Bob also has a trait that puzzles me, though I also admire it. He reaches a point when he decides just to let a thing go, rather as a mother bird nudges her little birdies out of the nest so that they will learn to fly without her ongoing nurturance. He withdrew from the West London Psychotherapy Clinic long ago and sold the BJP to the BAP in 2006 and the Psychoanalysis and History journal to Edinburgh University Press in the same year. He never owned the therapeutic communities journal and gave up his last editorial role after six years in 1986. He left the Cassel Hospital after four years in 1997, well before he was expected to and at a time when his influence and leadership were making a big impact on that admirable institution’s standards and standing.


Then he took up the Professorship in Psychoanalytic Studies at Essex in 1997 from which he is now retiring. It is not for me to give an account of his twelve years of work here, but I will note that there were once more than half a dozen such centres (I was at the Sheffield one until I retired nine years ago), and now there are two Essex and University College, though Middlesex still offers a narrowly based MA but little else and the University of North London offers a number of related programmes and an MA jointly with the Tavistock Clinic. Only Essex still has a broad set of offerings of degrees, courses and research opportunities. Of course, this is significantly due to the initiative and leadership of Karl Figlio, but I don’t suppose that anyone will have any doubt about the shining beacon that Bob Hinshelwood has been.


I will, however, sum up his productivity. He has written or edited eleven books and two collections of influential papers from the 1920s and 1940s. There are 60 refereed articles, 23 non-refereed ones, 57 chapters in books, 32 book reviews and 85 invited papers and workshops abroad.  I confess that when I read his list of writings I emailed him as follows: ‘Yours is longer than mine’. Lazy sod.

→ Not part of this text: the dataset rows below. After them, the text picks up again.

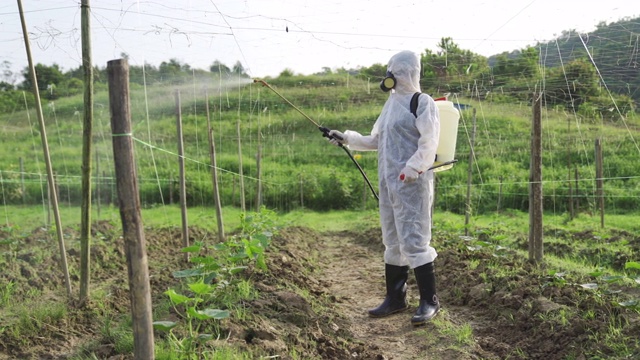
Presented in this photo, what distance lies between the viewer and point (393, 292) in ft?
15.7

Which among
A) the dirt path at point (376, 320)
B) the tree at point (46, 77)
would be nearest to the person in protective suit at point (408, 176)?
the dirt path at point (376, 320)

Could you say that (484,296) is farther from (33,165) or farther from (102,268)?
(33,165)

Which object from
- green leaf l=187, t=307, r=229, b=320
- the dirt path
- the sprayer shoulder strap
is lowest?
the dirt path

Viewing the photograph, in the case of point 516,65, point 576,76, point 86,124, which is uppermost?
point 516,65

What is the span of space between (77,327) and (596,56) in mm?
6576

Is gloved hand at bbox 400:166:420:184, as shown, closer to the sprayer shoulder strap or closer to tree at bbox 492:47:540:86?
the sprayer shoulder strap

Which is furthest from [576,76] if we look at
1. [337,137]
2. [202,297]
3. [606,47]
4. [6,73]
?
[6,73]

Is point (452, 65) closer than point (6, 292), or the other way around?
point (6, 292)

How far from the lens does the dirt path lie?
3.93 metres

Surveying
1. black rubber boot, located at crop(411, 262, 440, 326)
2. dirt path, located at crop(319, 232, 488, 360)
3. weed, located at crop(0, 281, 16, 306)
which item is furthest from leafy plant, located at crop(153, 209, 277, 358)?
weed, located at crop(0, 281, 16, 306)

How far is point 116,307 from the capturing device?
4.71 m

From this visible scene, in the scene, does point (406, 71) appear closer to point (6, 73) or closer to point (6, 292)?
point (6, 292)

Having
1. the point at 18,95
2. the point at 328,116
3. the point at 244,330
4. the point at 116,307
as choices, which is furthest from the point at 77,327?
the point at 328,116

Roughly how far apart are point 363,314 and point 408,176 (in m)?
1.37
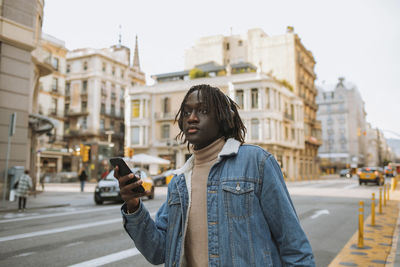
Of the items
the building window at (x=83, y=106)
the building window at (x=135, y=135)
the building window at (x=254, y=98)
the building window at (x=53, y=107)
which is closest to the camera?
the building window at (x=254, y=98)

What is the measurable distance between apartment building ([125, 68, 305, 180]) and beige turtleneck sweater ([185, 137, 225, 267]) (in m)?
39.1

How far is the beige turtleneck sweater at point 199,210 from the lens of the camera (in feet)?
6.24

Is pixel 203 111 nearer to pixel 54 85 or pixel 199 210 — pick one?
pixel 199 210

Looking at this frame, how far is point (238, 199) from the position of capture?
5.97 feet

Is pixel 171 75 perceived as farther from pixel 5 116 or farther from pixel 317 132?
pixel 5 116

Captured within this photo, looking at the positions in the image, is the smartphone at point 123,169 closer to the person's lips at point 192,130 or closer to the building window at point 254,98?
the person's lips at point 192,130

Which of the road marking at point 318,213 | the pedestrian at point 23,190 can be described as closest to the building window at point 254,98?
the road marking at point 318,213

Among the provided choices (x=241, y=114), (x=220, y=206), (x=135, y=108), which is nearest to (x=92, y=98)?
(x=135, y=108)

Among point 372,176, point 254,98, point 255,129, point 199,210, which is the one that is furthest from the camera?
point 254,98

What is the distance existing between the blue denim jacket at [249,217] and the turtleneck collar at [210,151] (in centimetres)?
8

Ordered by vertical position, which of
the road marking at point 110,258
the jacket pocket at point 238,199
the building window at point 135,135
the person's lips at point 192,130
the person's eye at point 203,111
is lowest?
the road marking at point 110,258

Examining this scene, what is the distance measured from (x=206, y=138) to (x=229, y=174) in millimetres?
269

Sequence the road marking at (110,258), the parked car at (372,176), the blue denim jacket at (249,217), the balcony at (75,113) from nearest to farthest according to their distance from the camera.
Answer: the blue denim jacket at (249,217)
the road marking at (110,258)
the parked car at (372,176)
the balcony at (75,113)

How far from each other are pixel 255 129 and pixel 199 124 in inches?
1615
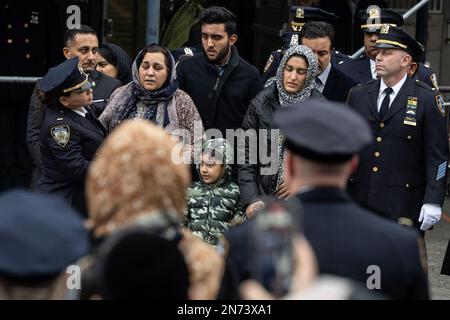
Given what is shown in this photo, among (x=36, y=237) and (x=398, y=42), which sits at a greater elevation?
(x=398, y=42)

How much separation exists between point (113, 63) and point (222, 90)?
1234 millimetres

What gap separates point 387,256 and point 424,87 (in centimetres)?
395

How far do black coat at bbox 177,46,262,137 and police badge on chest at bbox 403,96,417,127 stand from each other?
3.86ft

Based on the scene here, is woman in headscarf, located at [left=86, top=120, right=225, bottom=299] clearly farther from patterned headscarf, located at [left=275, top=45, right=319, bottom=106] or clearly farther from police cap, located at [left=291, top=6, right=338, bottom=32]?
police cap, located at [left=291, top=6, right=338, bottom=32]

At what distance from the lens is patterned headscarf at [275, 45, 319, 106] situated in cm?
727

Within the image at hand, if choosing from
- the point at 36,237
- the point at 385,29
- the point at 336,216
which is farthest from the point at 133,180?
the point at 385,29

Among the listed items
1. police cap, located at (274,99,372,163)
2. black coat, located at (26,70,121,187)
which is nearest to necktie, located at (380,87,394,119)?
black coat, located at (26,70,121,187)

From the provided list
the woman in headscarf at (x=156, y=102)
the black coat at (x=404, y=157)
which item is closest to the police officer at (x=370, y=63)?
the black coat at (x=404, y=157)

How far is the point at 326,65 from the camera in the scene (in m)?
8.06

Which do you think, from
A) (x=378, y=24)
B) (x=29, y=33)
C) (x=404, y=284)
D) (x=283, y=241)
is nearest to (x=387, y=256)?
(x=404, y=284)

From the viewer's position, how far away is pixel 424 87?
24.0 feet

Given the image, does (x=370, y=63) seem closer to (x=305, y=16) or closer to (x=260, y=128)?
(x=305, y=16)

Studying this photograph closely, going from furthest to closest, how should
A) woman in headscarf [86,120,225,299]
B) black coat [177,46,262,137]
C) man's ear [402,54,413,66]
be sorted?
black coat [177,46,262,137] < man's ear [402,54,413,66] < woman in headscarf [86,120,225,299]
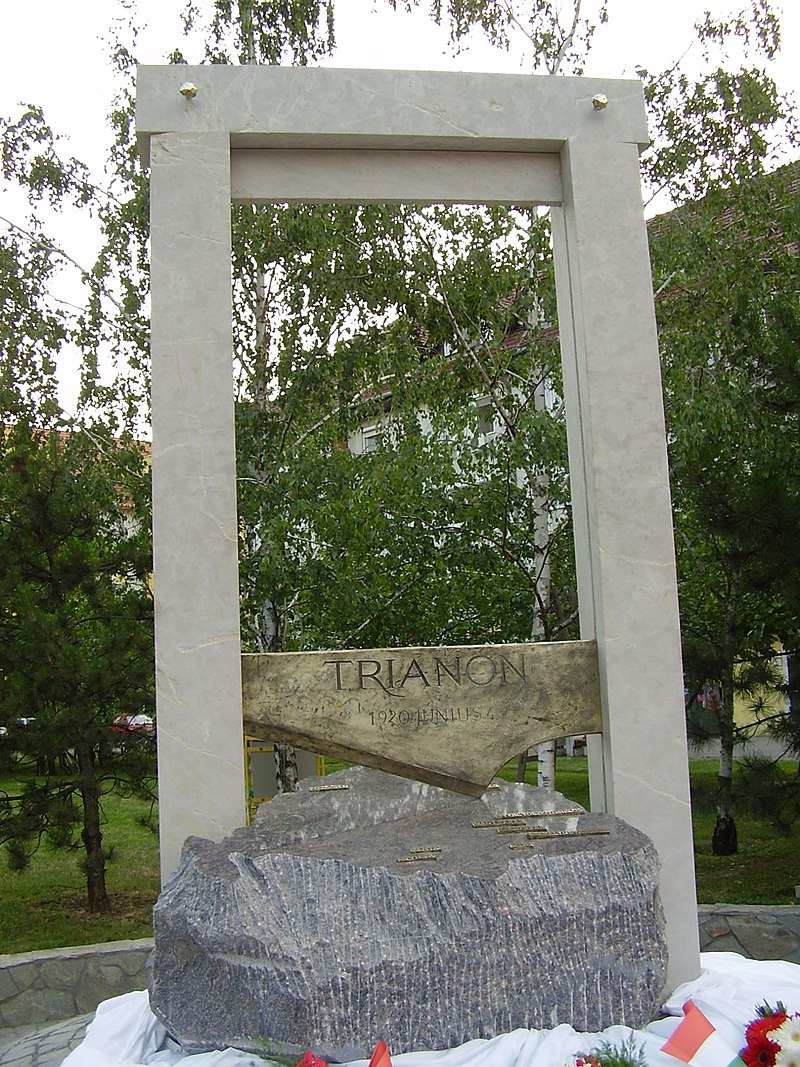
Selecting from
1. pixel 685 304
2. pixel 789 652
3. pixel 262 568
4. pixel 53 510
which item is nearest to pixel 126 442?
pixel 53 510

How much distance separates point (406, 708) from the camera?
403cm

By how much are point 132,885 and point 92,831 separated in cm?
160

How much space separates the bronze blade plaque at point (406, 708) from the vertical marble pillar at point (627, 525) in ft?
1.24

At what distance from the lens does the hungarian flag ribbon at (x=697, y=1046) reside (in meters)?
3.14

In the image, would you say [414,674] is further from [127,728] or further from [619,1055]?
[127,728]

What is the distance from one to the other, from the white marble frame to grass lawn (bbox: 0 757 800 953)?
10.4ft

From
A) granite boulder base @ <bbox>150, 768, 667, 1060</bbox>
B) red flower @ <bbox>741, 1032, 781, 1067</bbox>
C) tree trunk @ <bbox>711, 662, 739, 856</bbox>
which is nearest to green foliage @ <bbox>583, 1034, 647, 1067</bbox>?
granite boulder base @ <bbox>150, 768, 667, 1060</bbox>

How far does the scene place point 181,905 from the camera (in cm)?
342

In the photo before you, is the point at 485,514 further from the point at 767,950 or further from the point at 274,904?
the point at 274,904

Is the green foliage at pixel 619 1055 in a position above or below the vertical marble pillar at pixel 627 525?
below

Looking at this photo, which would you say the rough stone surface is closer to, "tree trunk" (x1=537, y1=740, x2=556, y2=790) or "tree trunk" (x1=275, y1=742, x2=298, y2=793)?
"tree trunk" (x1=537, y1=740, x2=556, y2=790)

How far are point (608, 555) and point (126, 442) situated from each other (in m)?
5.33

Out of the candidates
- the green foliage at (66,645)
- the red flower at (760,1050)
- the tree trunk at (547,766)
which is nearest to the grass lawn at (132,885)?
the green foliage at (66,645)

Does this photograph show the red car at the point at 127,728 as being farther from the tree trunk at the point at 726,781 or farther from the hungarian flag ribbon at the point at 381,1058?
the hungarian flag ribbon at the point at 381,1058
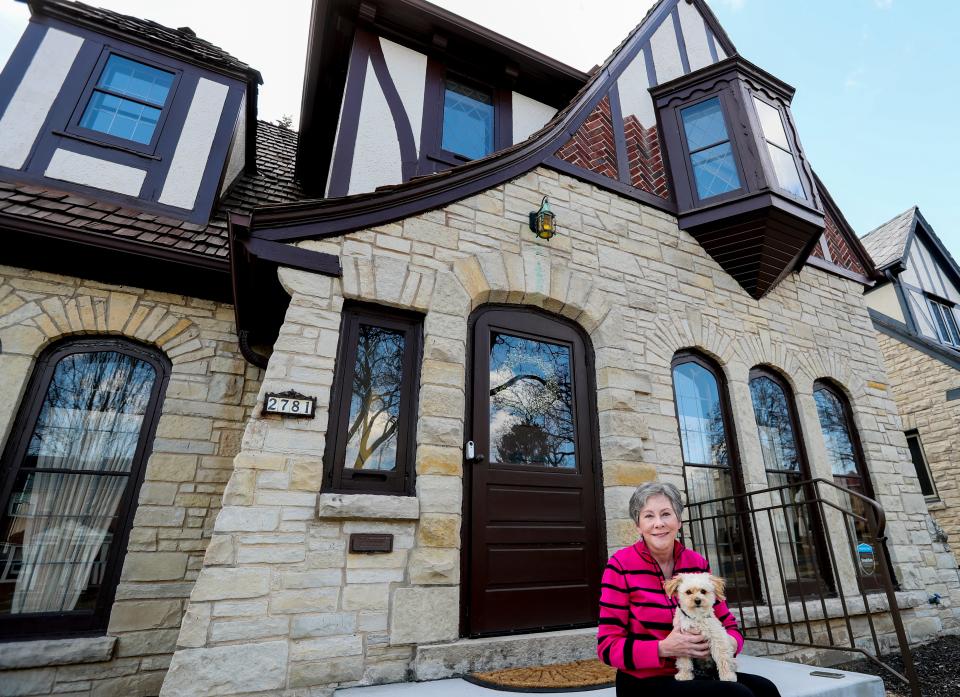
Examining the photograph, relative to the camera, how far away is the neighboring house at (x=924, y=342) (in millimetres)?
9500

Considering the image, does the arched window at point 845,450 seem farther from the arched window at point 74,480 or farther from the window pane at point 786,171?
the arched window at point 74,480

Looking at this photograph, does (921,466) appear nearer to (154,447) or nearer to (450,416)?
(450,416)

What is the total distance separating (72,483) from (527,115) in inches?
249

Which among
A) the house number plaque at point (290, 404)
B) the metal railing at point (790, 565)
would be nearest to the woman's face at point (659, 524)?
the house number plaque at point (290, 404)

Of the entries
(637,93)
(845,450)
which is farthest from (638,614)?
(637,93)

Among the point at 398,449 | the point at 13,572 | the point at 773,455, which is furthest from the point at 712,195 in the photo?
the point at 13,572

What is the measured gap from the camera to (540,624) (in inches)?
145

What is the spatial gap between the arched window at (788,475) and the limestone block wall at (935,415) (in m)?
6.48

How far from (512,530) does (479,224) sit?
8.93 ft

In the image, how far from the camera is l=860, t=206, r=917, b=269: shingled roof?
11383 mm

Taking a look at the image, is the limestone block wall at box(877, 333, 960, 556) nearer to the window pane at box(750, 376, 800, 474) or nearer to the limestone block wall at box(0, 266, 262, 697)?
the window pane at box(750, 376, 800, 474)

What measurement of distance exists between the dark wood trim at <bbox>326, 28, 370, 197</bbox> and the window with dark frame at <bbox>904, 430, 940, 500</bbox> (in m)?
11.5

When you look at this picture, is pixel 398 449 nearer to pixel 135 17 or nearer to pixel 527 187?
pixel 527 187

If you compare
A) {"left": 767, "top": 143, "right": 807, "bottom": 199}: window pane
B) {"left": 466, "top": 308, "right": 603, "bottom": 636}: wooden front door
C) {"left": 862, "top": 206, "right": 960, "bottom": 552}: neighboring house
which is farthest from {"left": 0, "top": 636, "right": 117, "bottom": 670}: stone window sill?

And then there’s all that mentoring. If my experience of that is anything to go by, and I am sure that it is, the list must be long and must reflect much heartfelt appreciation for his time, his acumen, his midwifery and his generosity of spirit.


Bob and I have had disagreements, sometimes sharp ones, and my overall view of psychoanalytic practice, theory and institutions is currently baleful, not least because of quite a lot of people’s penchant for letting comfort and career come before principles and politics. Moreover, I have several times and especially recently found people in positions of leadership behaving in appalling ways. Of course, it was ever so, but I once hoped that in this, of all professions, it would be less so. Please don’t think that I see him as serenely and stoically above all the muck of professional and academic politics. I do not. However, when I reflect on the variety of experiences I have had with Bob Hinshelwood I conclude that his role in my life and my profession has been almost completely admirable and often inspiring. I feel privileged to honor him here today.